Which leads us to this question: shouldn't the first person to be summoned by whichever court takes this matter be Raila Odinaga? Here's the rationale and please stick with me; a hit-and-run accident occurs, there is a dead body lying across the street and all but one witnesses give their varying accounts of what happened. One witness, witness R, however, claims that no accident took place at all...not wait, if any accident took place, the dead person must have brought it to himself because he is a relative of a known car thief. Now, whether or not witness R has anything to do with the crime, wouldn't you as a prosecutor want to have a few more words with him about the incident?
That is the position which Raila Odinga is in. The whole world but himself and the hacks, acknowledges that crimes against humanity were committed in Kenya. Why should he not be the first one to the Hague so that he can shed a little more light on his seemingly untenable position?

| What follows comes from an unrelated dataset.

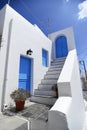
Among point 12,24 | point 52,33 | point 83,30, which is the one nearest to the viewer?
point 12,24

Elections were muddled up and that is regrettable, elections might have even been rigged and that is unforgivable but a worse affront against our country took place after the election controversy which made any theft of votes look like pick-pocketing. When the country exploded, only one person had the power to come close to ameliorating the situation, that person was Raila Odinga. He had the power to directly address those who were killing in his name and tell them that their true enemy was not their neighbors but the occupant of the state house and his cronies-in-thievery. The violence would have subsided, Raila would have earned international repute and approached the iconic status of Mandela.
But he chose to tacitly and sometimes implicitly support what was going on. And for that reason, even when Barack Obama mentions the heroes of the PEV tragedy, Raila is not among them and neither is any of those who believed that they were opposing the rigging of elections. The only people he reserved compliments for were those ordinary people who opposed the violence which Raila still believes was justified.